**TASKS TO COMPLETE:**
a – Do these statements agree with the passage about Diamond's time in prison? Answer yes or no for each, quoting the deciding words. (i) Diamond learned she could receive her treatments in prison a year after she had stopped taking hormones. (ii) Diamond was granted a second towel after her first grievance. (iii) Diamond was released from prison in 2009.
b – Could you carry on the passage about Diamond's time in prison from the point where it stops?

**DOCUMENT EXCERPT:**

To make matters worse, she was sent to a men's prison, where even correctional officers would go out of their way to call her "sir." Diamond fought back: "I became a thorn in their side," she said. "Anytime [someone] would misgender me, I was writing a grievance of sexual harassment."

Diamond's outlook began to change when she discovered that there were other trans women in her prison. It was through them that she learned, a year after she had stopped taking hormones, that she could receive her treatments within the prison system. However, with this came further complications.

"I had to fight for things like a second towel to wrap around my breasts," she said. "They would only give guys towels for the bottom, which would mean I would walk around with my breasts fully exposed with all these men and then have to later be in the yard with these same men. It was a safety issue." Finally, after issuing multiple grievances, Diamond was granted a second towel. A small but important victory.

Diamond found an outlet for her pain in writing music. "A lot of family members wouldn't deal with my mother because of how I was," Diamond said. "I felt like it was my fault. But the thing... for me... I just couldn't continue to live a lie. There had to be something that I could do. So I began to write the words and express how I felt. Like how people treated me, and how I made it through that, and learned to accept who I was, and say 'fuck the world.'" After her release from prison in 2009, Diamond began to realize her musical potential.

**RECORDED DATA:**
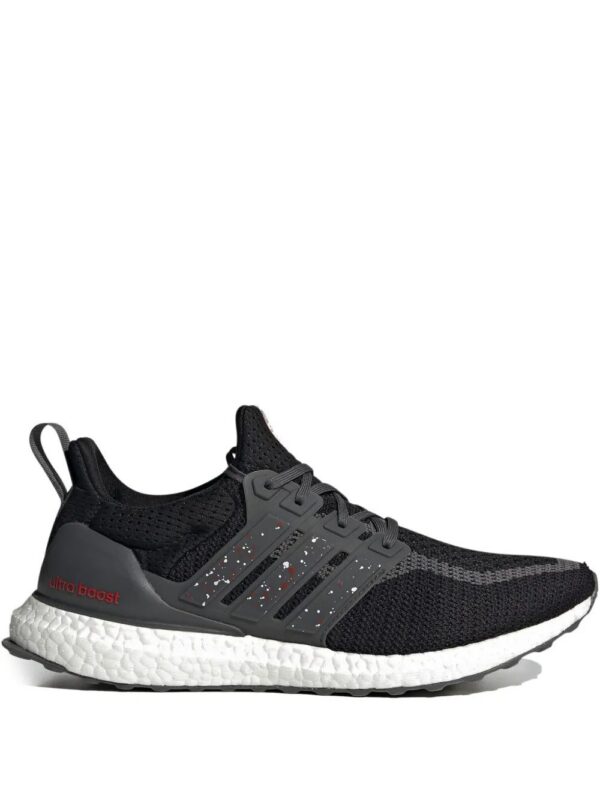 adidas  Ultraboost DNA CTY "Osaka" sneakers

**RESPONSES PER TASK:**
a –
(i) Yes: "a year after she had stopped taking hormones, that she could receive her treatments within the prison system."
(ii) No: "after issuing multiple grievances, Diamond was granted a second towel."
(iii) Yes: "After her release from prison in 2009"

b –
In early 2016, music producer Justin Tranter, the man responsible for penning hits like Justin Bieber's "Sorry" and Selena Gomez's "Good For You," came across her music after being sent a video of Diamond performing at a black trans lives matter event. He quickly signed her to a production deal with his company, Facet Records.

"To me, the two most important qualities in an artist are a special vocal tone, and lyrics that matter," said Tranter in an interview. "With in the first 10 seconds of hearing her sing 'I Am Her' a cappella, I heard both of those qualities at the highest level."

Asked why he thinks it's taken this long to give trans artists more of a voice within the industry, Tranter responded: "The obvious reasons are transphobia and all the gross bullshit that comes with it. But also I think a lot of music executives make the mistake of thinking that artists who tell very specific stories aren't relatable." 

Tranter thinks the exact opposite: "Just like in great movies, the more attention to detail, the more honesty, the more specific the script, sets, costumes, and actors are, the more we relate to the movie. I think it's the same with singer songwriters."

With an EP on the way in January/February and her debut album expected summer 2017, Diamond hopes to show along with other transgender trailblazers that trans is an identity, not a confine.

"We have to change minds, and in order to change minds, we have to reach their hearts," she said. "We have to let them know that we're not just these gender roles. We are not just the pawns of their jokes. We are not these fetishes. We are mothers. We are artists. We are poets. We are writers."

She continued: "If we are given the opportunity, you'll see that it isn't just one Laverne [Cox], or one Janet [Mock] or one Shea. You'll see that we range all over the world, people are just waiting to be given the opportunity. A lot of people are waiting for these doors to open, but you're gonna wait a long time. We have to be resilient. We have to be forceful. These doors aren't going to open by themselves."

October 17, 2016, 3:09 p.m.: This story has been updated.